### SUPPLIED RECORDS
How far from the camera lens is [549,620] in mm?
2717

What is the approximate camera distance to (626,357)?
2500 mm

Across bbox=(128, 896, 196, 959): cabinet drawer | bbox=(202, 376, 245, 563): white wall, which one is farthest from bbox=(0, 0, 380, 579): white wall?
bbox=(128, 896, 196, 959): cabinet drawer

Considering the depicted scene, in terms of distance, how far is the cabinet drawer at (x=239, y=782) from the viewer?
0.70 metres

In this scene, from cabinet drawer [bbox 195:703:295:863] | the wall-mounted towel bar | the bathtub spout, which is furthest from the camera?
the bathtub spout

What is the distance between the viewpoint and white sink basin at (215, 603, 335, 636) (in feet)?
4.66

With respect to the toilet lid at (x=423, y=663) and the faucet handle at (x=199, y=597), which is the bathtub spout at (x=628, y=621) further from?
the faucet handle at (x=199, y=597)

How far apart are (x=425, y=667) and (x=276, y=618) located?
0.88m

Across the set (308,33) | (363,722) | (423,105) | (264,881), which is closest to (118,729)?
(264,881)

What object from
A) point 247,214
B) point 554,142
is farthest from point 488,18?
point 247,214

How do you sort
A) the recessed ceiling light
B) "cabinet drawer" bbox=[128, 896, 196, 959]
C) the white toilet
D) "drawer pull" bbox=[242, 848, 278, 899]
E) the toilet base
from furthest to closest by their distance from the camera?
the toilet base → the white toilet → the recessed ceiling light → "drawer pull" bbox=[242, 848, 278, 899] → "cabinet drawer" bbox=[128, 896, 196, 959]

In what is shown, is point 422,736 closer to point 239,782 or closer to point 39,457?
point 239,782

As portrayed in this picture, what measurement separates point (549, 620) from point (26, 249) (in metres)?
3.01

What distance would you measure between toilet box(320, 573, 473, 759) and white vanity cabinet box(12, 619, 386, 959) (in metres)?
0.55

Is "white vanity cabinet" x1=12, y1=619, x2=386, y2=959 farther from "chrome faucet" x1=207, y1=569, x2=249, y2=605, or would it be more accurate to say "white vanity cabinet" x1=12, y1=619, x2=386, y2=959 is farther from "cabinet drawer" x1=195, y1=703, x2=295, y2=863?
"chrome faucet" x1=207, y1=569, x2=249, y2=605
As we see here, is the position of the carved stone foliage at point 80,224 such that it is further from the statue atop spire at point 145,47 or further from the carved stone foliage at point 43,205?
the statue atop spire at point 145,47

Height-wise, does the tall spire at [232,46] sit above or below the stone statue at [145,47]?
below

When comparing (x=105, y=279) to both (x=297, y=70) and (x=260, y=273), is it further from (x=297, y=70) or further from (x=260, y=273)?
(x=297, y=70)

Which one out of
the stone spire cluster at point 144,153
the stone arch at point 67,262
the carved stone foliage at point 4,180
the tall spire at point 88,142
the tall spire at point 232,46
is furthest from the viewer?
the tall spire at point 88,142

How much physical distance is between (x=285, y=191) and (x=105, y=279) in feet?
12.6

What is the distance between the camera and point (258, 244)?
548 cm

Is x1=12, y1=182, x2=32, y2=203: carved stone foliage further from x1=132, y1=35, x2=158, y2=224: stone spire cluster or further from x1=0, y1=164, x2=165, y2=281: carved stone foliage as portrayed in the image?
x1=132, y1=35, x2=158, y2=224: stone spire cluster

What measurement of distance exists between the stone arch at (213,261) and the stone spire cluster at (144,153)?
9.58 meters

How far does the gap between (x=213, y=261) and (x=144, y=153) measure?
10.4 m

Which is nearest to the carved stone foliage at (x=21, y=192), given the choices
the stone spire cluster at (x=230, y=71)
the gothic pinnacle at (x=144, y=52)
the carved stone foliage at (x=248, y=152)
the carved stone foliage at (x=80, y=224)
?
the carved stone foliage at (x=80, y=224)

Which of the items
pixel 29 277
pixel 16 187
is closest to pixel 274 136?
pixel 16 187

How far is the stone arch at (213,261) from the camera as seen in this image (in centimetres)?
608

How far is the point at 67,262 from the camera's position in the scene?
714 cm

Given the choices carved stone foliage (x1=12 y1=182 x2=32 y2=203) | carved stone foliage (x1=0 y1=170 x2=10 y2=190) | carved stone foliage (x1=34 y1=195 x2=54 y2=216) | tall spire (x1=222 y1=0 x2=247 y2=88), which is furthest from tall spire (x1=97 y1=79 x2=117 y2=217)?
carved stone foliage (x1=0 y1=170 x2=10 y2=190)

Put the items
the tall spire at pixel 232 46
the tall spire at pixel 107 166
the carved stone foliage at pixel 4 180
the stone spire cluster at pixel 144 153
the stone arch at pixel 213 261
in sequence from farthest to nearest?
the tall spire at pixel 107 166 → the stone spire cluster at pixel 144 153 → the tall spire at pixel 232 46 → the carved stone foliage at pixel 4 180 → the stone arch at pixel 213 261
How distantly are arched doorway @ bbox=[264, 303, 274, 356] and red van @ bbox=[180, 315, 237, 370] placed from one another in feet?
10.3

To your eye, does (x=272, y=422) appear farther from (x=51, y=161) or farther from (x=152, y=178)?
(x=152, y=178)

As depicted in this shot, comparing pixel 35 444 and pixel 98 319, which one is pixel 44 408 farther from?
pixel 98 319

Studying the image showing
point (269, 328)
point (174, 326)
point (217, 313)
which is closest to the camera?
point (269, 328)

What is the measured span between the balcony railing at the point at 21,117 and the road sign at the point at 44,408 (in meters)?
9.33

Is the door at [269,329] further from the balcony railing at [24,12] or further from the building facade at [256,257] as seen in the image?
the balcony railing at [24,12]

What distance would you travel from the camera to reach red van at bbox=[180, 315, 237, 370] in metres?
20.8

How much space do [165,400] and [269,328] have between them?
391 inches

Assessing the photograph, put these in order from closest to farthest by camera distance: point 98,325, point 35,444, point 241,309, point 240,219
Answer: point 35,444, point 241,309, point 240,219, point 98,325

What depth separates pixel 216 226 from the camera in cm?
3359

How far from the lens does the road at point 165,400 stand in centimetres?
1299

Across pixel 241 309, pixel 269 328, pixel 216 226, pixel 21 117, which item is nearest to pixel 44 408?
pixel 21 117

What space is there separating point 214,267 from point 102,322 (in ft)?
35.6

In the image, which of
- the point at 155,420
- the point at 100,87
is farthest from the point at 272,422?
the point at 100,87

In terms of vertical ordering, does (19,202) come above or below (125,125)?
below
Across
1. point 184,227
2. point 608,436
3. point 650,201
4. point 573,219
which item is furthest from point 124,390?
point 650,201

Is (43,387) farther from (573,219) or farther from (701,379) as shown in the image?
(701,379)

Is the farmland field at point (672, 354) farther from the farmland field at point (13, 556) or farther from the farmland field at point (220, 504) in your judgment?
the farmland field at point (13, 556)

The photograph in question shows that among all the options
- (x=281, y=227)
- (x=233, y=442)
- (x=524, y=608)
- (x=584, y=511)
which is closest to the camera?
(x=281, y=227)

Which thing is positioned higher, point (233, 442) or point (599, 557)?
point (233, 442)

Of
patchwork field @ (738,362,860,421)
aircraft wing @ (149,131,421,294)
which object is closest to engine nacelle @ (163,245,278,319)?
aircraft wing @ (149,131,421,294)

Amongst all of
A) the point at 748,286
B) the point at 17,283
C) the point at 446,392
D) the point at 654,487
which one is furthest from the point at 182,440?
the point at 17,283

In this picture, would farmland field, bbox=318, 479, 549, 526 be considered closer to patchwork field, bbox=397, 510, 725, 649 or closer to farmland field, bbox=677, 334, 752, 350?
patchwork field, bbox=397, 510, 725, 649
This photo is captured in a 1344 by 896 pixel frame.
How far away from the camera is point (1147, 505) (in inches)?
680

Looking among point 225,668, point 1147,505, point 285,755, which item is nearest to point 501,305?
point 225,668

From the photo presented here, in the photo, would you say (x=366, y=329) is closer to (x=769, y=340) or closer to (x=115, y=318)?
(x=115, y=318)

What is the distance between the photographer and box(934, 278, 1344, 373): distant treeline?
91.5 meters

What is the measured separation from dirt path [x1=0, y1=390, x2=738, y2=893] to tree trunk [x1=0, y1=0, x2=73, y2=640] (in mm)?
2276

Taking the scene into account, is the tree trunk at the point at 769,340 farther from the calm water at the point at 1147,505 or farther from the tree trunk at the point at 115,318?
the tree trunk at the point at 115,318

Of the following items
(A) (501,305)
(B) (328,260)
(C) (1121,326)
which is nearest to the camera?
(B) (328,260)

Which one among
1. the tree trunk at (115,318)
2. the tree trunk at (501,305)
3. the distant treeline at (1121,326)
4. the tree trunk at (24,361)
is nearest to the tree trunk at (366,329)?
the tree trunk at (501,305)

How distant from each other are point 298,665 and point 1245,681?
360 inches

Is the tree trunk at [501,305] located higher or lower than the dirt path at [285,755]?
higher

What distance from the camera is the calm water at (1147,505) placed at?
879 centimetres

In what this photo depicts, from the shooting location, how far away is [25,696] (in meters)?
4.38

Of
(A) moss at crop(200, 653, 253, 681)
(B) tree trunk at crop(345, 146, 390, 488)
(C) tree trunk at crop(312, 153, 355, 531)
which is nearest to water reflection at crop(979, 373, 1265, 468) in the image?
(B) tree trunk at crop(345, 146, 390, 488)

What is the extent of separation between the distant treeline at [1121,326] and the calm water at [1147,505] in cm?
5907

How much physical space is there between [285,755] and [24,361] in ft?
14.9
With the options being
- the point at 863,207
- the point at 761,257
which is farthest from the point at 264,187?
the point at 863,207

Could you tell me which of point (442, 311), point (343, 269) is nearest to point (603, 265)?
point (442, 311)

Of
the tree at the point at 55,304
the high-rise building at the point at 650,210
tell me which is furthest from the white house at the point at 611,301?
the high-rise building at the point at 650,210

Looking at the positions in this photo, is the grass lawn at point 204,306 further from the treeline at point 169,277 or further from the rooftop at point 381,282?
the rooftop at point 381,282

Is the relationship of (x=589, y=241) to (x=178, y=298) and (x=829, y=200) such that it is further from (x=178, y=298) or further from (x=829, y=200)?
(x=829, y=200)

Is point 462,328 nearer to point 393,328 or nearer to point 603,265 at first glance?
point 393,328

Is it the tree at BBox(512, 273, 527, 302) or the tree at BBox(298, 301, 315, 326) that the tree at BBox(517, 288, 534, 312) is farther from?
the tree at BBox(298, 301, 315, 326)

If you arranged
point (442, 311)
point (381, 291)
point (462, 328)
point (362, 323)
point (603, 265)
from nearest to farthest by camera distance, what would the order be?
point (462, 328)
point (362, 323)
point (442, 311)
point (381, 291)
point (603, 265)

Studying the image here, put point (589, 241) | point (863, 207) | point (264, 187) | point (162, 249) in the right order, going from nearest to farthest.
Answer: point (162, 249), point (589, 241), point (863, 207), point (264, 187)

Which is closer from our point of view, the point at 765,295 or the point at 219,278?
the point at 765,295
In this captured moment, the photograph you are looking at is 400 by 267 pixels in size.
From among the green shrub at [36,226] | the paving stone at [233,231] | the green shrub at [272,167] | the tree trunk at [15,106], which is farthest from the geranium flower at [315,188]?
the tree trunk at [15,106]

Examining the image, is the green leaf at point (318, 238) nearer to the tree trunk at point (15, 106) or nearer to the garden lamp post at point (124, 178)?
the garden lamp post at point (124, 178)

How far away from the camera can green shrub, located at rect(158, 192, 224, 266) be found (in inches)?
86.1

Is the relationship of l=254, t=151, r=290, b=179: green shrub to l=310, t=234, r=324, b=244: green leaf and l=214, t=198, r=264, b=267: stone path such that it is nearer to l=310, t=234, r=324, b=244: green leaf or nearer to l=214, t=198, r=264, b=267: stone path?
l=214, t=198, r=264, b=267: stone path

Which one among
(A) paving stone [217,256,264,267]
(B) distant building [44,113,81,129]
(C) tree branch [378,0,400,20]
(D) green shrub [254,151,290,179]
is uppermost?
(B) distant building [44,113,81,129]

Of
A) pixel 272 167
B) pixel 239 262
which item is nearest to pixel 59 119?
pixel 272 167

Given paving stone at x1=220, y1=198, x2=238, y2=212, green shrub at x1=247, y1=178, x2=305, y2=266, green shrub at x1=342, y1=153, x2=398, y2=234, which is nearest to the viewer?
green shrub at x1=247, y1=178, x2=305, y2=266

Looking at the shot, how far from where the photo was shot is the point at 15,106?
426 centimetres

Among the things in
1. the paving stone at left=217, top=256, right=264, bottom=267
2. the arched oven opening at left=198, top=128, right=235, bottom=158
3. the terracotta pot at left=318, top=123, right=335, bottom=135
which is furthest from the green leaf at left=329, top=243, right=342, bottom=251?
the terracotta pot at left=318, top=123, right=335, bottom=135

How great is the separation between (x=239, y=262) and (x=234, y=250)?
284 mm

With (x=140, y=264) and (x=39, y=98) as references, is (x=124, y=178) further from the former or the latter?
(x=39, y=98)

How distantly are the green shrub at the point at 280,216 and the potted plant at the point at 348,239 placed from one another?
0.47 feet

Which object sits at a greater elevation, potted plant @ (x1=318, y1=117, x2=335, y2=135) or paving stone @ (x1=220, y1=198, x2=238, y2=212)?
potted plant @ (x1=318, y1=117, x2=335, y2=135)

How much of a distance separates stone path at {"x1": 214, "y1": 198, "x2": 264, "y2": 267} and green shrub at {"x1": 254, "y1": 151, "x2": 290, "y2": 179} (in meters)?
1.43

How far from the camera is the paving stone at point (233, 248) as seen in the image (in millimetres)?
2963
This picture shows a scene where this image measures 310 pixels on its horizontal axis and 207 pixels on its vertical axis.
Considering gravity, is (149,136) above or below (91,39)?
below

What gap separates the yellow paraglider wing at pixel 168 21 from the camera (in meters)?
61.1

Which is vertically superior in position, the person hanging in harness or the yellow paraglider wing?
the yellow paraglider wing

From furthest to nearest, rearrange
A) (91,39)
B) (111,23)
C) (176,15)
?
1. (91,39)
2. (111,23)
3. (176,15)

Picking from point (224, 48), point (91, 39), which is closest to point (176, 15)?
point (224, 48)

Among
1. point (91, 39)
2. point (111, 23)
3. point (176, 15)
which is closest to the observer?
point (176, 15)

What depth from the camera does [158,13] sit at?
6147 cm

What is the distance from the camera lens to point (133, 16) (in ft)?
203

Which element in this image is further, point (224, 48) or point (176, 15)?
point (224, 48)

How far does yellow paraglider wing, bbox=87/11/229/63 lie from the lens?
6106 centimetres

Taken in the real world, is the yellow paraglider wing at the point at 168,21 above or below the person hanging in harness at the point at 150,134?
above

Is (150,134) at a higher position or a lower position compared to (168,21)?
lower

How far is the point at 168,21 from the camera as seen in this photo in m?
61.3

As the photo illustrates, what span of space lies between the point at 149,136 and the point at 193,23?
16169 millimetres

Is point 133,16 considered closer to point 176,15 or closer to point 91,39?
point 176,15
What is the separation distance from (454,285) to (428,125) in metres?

### OBJECTIVE
Reproduce exactly the line containing "What depth from" and every line after it through the end of the records above, and nothing else.

### WRITTEN ANSWER
What depth from the camera does [158,13] sit at?
6147 cm

What is the distance from the camera lens to point (133, 16) (in ft)?
203

Which element in this image is further, point (224, 48) or point (176, 15)?
point (224, 48)

How far does yellow paraglider wing, bbox=87/11/229/63 lie from the lens?
6106 centimetres

Taken in the real world, is the yellow paraglider wing at the point at 168,21 above or below the person hanging in harness at the point at 150,134?
above

Is (150,134) at a higher position or a lower position compared to (168,21)?
lower

How far is the point at 168,21 from the camera as seen in this photo in m?
61.3

As the photo illustrates, what span of space lies between the point at 149,136 and the point at 193,23?
16169 millimetres

Is point 133,16 considered closer to point 176,15 or closer to point 91,39?
point 176,15
What is the separation distance from (454,285) to (428,125) in metres?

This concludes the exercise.